Revue de presse

"L’étranger, un fonds de commerce électoral ?" (Fatima Orsatelli, Libération, 25 sept. 12)

25 septembre 2012

Par Fatima Orsatelli Conseillère régionale de Provence-Alpes- Côte d’Azur, apparentée socialiste, déléguée à la Politique de la ville

"La question du vote des étrangers aux élections locales a entraîné une crispation comme seule la classe politique en a le secret : parler de l’accessoire et cacher l’essentiel. Il faut dire que cette mobilisation, de droite comme de gauche, marque une nouvelle tentation d’instrumentaliser la situation des étrangers de notre pays au service d’arrière-pensées électorales. Depuis trop longtemps, dans notre république laïque, les politiques se sont laissés aller à qualifier des habitants de notre pays, qu’ils soient nationaux ou étrangers, selon leur origine religieuse. On en est venu à stigmatiser des millions de gens en associant leur confession religieuse à des mots blessants.
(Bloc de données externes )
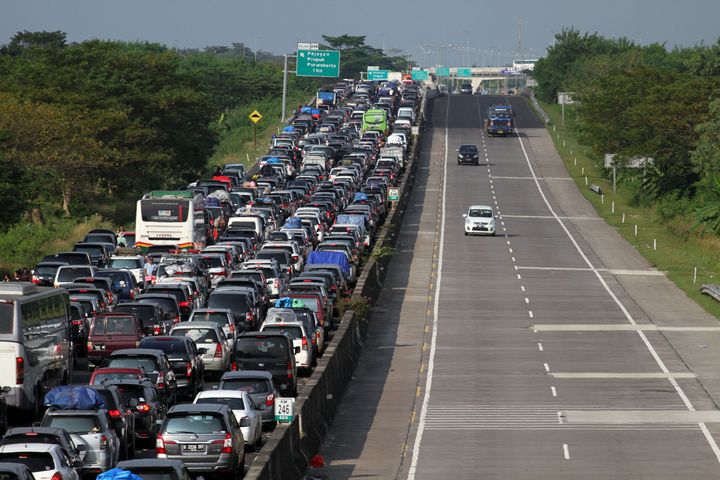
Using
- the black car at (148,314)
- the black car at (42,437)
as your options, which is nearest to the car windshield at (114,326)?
the black car at (148,314)

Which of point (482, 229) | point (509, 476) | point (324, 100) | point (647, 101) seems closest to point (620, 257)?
point (482, 229)

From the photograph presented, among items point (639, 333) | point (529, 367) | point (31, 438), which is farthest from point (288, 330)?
point (31, 438)

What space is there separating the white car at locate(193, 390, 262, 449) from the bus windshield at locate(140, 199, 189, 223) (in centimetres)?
2991

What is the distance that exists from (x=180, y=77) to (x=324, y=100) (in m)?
53.2

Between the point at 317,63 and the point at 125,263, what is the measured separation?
99.4 m

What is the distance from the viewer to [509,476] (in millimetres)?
29234

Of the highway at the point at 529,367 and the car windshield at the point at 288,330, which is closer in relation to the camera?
the highway at the point at 529,367

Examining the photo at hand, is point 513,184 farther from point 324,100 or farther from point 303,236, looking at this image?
point 324,100

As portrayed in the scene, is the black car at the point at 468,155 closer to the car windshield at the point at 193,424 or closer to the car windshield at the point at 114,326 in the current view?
the car windshield at the point at 114,326

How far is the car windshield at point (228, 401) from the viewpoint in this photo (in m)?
28.5

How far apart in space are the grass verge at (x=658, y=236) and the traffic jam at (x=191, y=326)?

Le débat du second tour de la présidentielle avait atteint un sommet de crispation. Face à la musique ensorceleuse du président sortant enfourchant le soupçon des origines et des présences illégitimes, le candidat Hollande avait réaffirmé avec conviction le refus des amalgames associant étrangers, immigration, délinquance ou chômage. Notre pays est sur le point de repartir dans cette querelle. A droite, la peur de se voir dépasser par le Front national anesthésie toute velléité de débat serein. A gauche, les comptes d’apothicaires politiques empêchent d’emprunter les routes du bien vivre ensemble. De grâce, après les années Sarkozy de débat sur l’identité nationale, il est insupportable de vouloir ériger le vote des étrangers en porte-étendard d’une pureté du respect des engagements du candidat Hollande devenu chef de l’Etat. Notre démocratie locale est fatiguée. Permettre à des étrangers de voter ne permettra pas de redorer son blason.

Pour y réussir, mieux vaudrait favoriser l’essor de budgets participatifs, ouverts sans critère de nationalité. Mieux vaudrait des élus soucieux de la découverte des différences, sans tentation communautariste. Mieux vaudrait mettre fin au cumul des mandats pour des élus plus disponibles, consacrés au seul mandat confié.

Les étrangers vivant dans notre pays sont aussi fatigués. Leur aspiration première n’est pas de pouvoir voter aux élections locales, mais d’être considérés pour leurs apports à la vie nationale, aussi bien dans la sphère économique que sociale. Leur demande est de voir appliquer pour eux ce que les donneurs de leçons leur opposent le plus souvent : une laïcité active, où la liberté religieuse signifie aussi la liberté de pratiquer son culte sans la considérer comme le déterminisme de comportements sociaux.

Quand Manuel Valls pointe l’absence de revendication d’une telle mesure dans la société et le risque d’une nouvelle querelle mortifère pour notre bien vivre ensemble, je lui donne raison. La justification d’un vote des étrangers, sas vers une intégration réussie, est un argument réducteur. Aucun des quatre piliers de la nationalité française si bien décrits par Patrick Weil (l’égalité, la langue française, la mémoire positive de la Révolution, la laïcité) ne fait référence au local. Rattacher au local l’aspiration à l’universel est une démarche réductrice pour des élus en mal de compréhension de cultures différentes, vues trop souvent, par le prisme du danger de la différenciation.

Dans sa cinquantième proposition, Hollande avait pris soin de conditionner toute participation à un scrutin local à cinq ans de résidence. C’est la même période qui ouvre droit à une demande de naturalisation, susceptible à certaines conditions d’être réduite à deux années. Tirons les enseignements de ce recouvrement pour inciter ceux qui veulent participer à notre démocratie locale, à entrer de plain-pied dans la communauté nationale, la démarche que j’ai moi-même entreprise à mes dix-huit ans révolus. Evitons de les faire passer par la petite porte, celle d’un droit qui serait décrié, fragilisant leur situation pour en faire les otages d’un débat. La lucidité sur l’état de notre pays montre que le débat ne peut être mené sereinement dans une période où la recherche des boucs émissaires reste le sport favori d’une partie de notre classe politique, qui ne manquera pas de nous rappeler à notre tradition républicaine d’éviter de modifier les règles d’un scrutin à moins de douze mois de la tenue de celui-ci. Evitons à ceux que nous accueillons la désillusion d’un acte de concorde qui mène droit à la discorde."